● **FRAGMENTO**:
"""

Apenas se puede pasar entre las mesas y los percheros. La gente busca las auténticas gangas. En una de las mesas destacan, rosas y relucientes, unos auténticos Jimmy Choo ¡a cinco euros! Vuelan, claro. Lo mismo que un abrigo largo, de piel de conejo. Y que un vestido que no desentonaría en una alfombra roja: tul negro, escote corazón, corte en A y brillos en la cintura. Gladys se prueba un abrigo de gamuza rosa forrado de borreguito. Le queda como un guante. Es el segundo. En una de las bolsas carga ya otro abrigo bien calentito para este invierno que no acaba de llegar que le ha costado la friolera de ocho euros.

Sombreros y butacas

Un grupo de niños se divierte rebuscando en una montaña de sombreros y probándose los más llamativos: gorros con flores, enormes pamelas de playa, gorras de animal print... Pero sólo hasta que se dan cuenta de que a menos de un metro tienen la sección de disfraces, poblada de caretas, antifaces y coronas.

Manuel se ha enamorado de unas butacas de terciopelo, muy de los años 60, que hay en la zona de decoración. «No contaba con encontrar algo así. He venido caminando desde Vila, no puedo llevármelas», comenta poniéndoles ojitos a las butacas, que cuestan 25 euros. En este espacio no sólo hay lámparas, jarrones y pequeños muebles. Hay sofás de salón y hasta mesas de comedor para familias numerosas con todas sus sillas.

"""

● **PREGUNTAS DE COMPRENSIÓN**:
a) Contesta estas preguntas sobre el fragmento:
(i) ¿Cuánto cuestan los Jimmy Choo rosas?
(ii) ¿Cómo es el abrigo que se prueba Gladys?
(iii) ¿Desde dónde ha venido caminando Manuel?
b) Resume el fragmento en dos oraciones.
Responde usando únicamente la información del fragmento.

● **DATOS PARA REVISAR**:

"""

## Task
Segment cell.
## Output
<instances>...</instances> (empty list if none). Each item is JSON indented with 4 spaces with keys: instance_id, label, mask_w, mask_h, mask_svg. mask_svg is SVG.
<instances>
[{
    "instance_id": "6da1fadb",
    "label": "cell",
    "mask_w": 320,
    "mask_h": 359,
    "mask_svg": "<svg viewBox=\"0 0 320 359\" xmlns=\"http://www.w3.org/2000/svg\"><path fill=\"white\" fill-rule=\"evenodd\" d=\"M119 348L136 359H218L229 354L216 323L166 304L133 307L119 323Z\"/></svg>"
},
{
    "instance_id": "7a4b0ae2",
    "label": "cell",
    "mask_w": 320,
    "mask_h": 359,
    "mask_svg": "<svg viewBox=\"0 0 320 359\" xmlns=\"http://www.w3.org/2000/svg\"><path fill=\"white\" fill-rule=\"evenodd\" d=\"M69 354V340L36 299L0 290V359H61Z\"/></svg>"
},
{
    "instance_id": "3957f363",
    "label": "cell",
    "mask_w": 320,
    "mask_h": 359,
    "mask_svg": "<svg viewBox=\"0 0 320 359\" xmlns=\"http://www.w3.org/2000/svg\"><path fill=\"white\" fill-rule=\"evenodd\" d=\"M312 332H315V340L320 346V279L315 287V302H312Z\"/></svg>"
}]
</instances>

"""

● **EJERCICIO RESUELTO**:
a)
(i) Cinco euros.
(ii) Es de gamuza rosa y está forrado de borreguito.
(iii) Desde Vila.

b) Entre mesas y percheros, la gente busca gangas como unos Jimmy Choo a cinco euros o abrigos, y Gladys ya lleva uno que le ha costado ocho euros. Unos niños se divierten probándose sombreros junto a la sección de disfraces, y en la zona de decoración Manuel se ha enamorado de unas butacas de terciopelo de 25 euros que no puede llevarse porque ha venido caminando.